Wayne Tinkle’s last stand unfolds as Oregon State begins the search for what comes next

Wayne Tinkle’s last stand unfolds as Oregon State begins the search for what comes next

wayne tinkle is finishing the season even after being fired, as Oregon State’s leadership and a search firm presence hovered close during a tense Sunday evening scene at Orleans Arena in Las Vegas. The moment brought the program’s transition into sharp focus: the coach on the bench, and the people tasked with replacing him seated directly behind it. Oregon State athletic director Scott Barnes has already announced the university will part ways with the men’s basketball head coach following this season.

Search committee presence sits directly behind the bench

On Sunday evening at Orleans Arena, a group tied to the coaching search took empty “support staff” seats directly behind Oregon State’s bench. Glenn Sugiyama, identified as head of the DHR search firm, was at the arena and was accompanied by two DHR consultants: Dan Guerrero, a former UCLA athletic director, and Craig Thompson, an ex-Mountain West Commissioner.

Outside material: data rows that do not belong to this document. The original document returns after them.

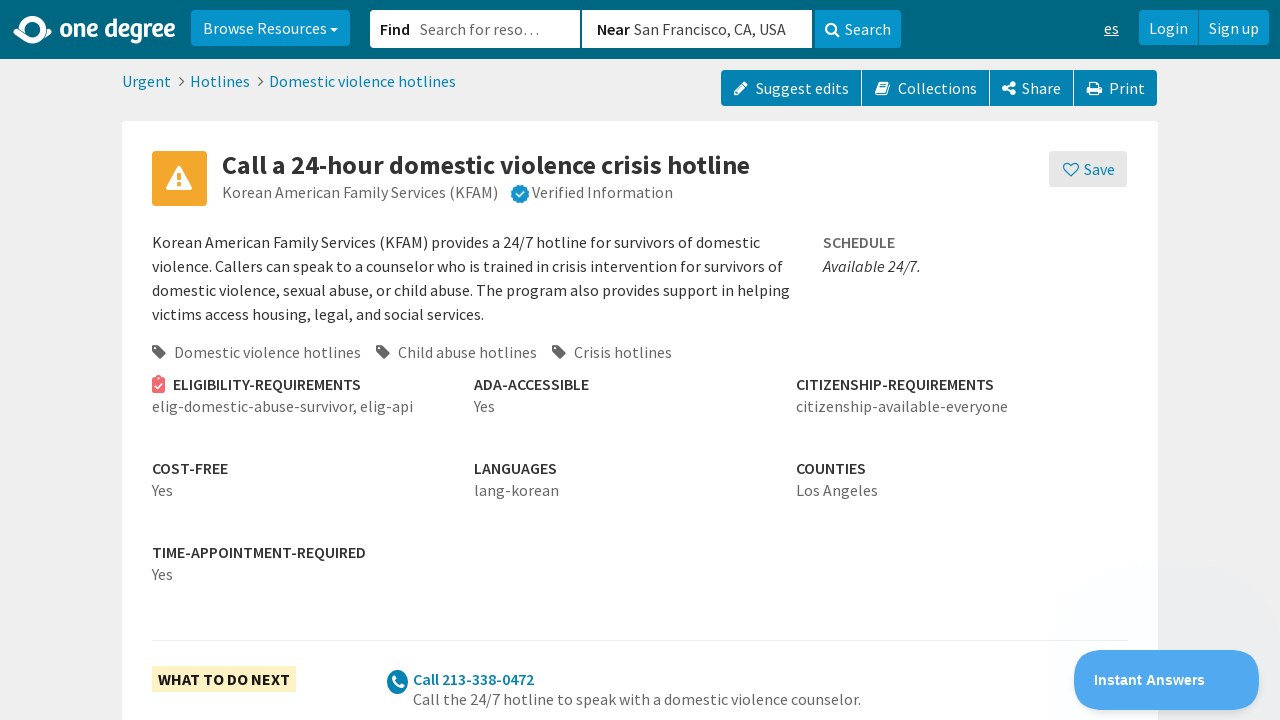

--- FILE ---
content_type: text/html
request_url: https://static.1degree.org/production/assets/templates/resources/show/_pending_submission_bar-cc9c4c75e7875f876a643fe47f8f07d5ee03354107c2ac772df123975d9cdf44.html
body_size: 367
content:
<div class="notification-bar" ng-class="{ 'extra-margin-bottom': isOnPlan() && !isMobile() }" ng-if="hasPendingSubmission" >
  <div class="pending-submission-alert">
    <div class="bar" ng-if="!addedNewOrg">
      <i class="fa fa-pencil-square-o"></i>
      <strong>{{ 'This resource is being updated by our team!' | translate }}</strong> {{ 'Please look for changes in about 1-3 days.' | translate }}
    </div>
    <div class="bar" ng-if="addedNewOrg">
      <i class="fa fa-pencil-square-o"></i>
      <strong>{{ "Your organization's page is now live!" | translate }}</strong> {{ "The opportunity you've added is being reviewed by our team. It will be added to this page in 1-3 days." | translate }}
    </div>
  </div>
</div>

--- FILE ---
content_type: text/html
request_url: https://static.1degree.org/production/assets/templates/resources/show/_access_instruction-57d1f77acf592441740f6cee90cadfb82f26b3e3ae2e35b3d80c25532fa75758.html
body_size: 539
content:
<div ng-if="instruction.access_type == 'location'">
  <i class="fa fa-map-marker fa-fw"></i>
  <p>{{ 'Go in person' | translate }}</p>
  <p class="notes">{{ instruction.instructions }}</p>
  <p class="location" ng-repeat="location in instruction.locations" ng-bind-html="location | addressBlock:true" ng-click="trackIdentifiedNeed('location', resource)"></p>
</div>
<div ng-if="instruction.access_type == 'phone'">
  <i class="fa fa-phone fa-fw"></i>
  <a href="tel:{{instruction.access_value}}" ng-click="trackIdentifiedNeed('phone', resource)">{{ 'Call' | translate }} {{ instruction.access_value | phone }}</a>
  <p class="notes">{{ instruction.instructions }}</p>
</div>
<div ng-if="instruction.access_type == 'email' && instruction.emails && instruction.emails.length > 0">
  <div ng-if="!instruction.enable_direct_access">
    <i class="fa fa-envelope fa-fw large-icon"></i>
    <a href="mailTo:{{instruction.emails[0].email}}" ng-click="trackIdentifiedNeed('email', resource)">{{ 'Email' | translate }} {{ instruction.emails[0].email}}
      <span ng-if="emailMeta(instruction.emails[0])">({{emailMeta(instruction.emails[0])}})</span>
    </a>
    <p class="notes">{{ instruction.instructions }}</p>
  </div>
</div>
<div ng-if="instruction.access_type == 'link'">
  <i class="fa fa-globe fa-fw"></i>
  <a href="{{ absoluteUrl(instruction.access_value) }}" target="_blank" ng-click="trackIdentifiedNeed('link', resource)">{{ 'Click to visit link' | translate }} - {{ truncateLink(instruction.access_value) }}</a>
  <p class="notes">{{ instruction.instructions }}</p>
</div>
<div ng-if="instruction.access_type == 'other'">
  <p ng-bind-html="instruction.access_value | linkify | paragrapherize"></p>
</div>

Scott Barnes was also present. The on-court reality and the off-court reality collided in a single frame: the team competing while the search apparatus waited just steps away for the season to end and the transition to accelerate.

Why Oregon State is moving on from wayne tinkle

Barnes announced last week that Oregon State would part ways with men’s basketball head coach Wayne Tinkle following this season. In a wide-ranging interview with Portland-area independent columnist and radio host John Canzano, Wayne Tinkle stayed positive and upbeat and refused to point fingers for why he was dismissed.

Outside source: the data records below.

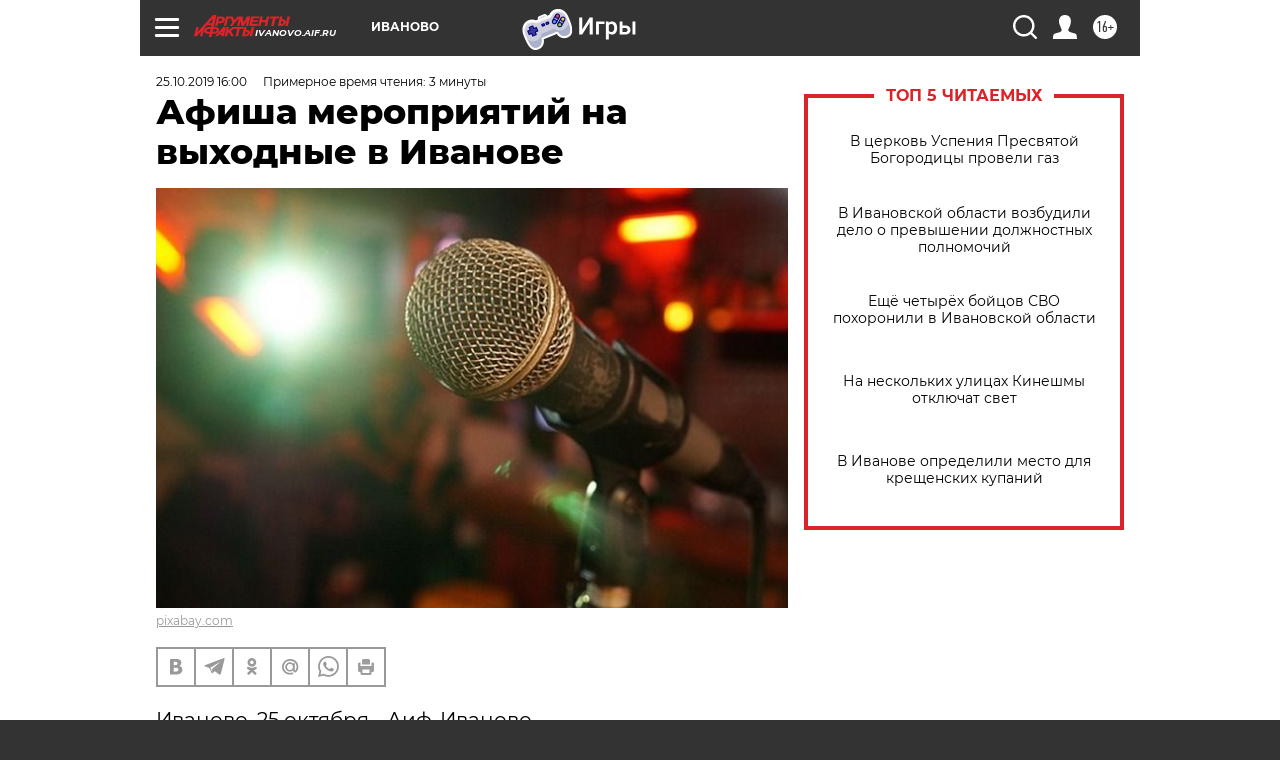

--- FILE ---
content_type: text/html
request_url: https://tns-counter.ru/nc01a**R%3Eundefined*aif_ru/ru/UTF-8/tmsec=aif_ru/187071959***
body_size: -73
content:
6CBF7100696B7B14X1768651540:6CBF7100696B7B14X1768651540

One thread raised in the discussion around the decision is inconsistency. Oregon State’s men’s basketball program had fallen on hard times long before Wayne Tinkle’s arrival, and early progress after his hiring was followed by a sharp downturn the next season.

Program arc: early rise, then a difficult swing back down

At the time of Wayne Tinkle’s hiring in 2014, Oregon State had not won an NCAA tournament game since 1982 and had not gone to the tournament since 1990. In 2015, his second season in Corvallis, the Beavers advanced to their first NCAA tournament in a generation, with Gary Payton II and Langston Morris-Walker noted among the leaders.

One season later, the program bottomed out. In 2016-17, Oregon State went 5-27. Wayne Tinkle pointed to injuries and other setbacks as a major factor in that slide, describing the loss of Payton II and a wave of health-related issues that hit the roster.

Immediate reactions and what’s next

Wayne Tinkle’s own public posture has been to avoid blame. In the interview referenced above, he did not point fingers and emphasized circumstances that he said derailed momentum, including injuries and illness in 2016-17.

What comes next is now running on parallel tracks: the team’s remaining games and the search for the next coach. At Orleans Arena, that dual reality was visible in the seats behind the bench, where Barnes and the DHR search group waited through the proceedings. For Oregon State, the next developments will center on the conclusion of the season and the continued work of the group charged with identifying a successor to wayne tinkle.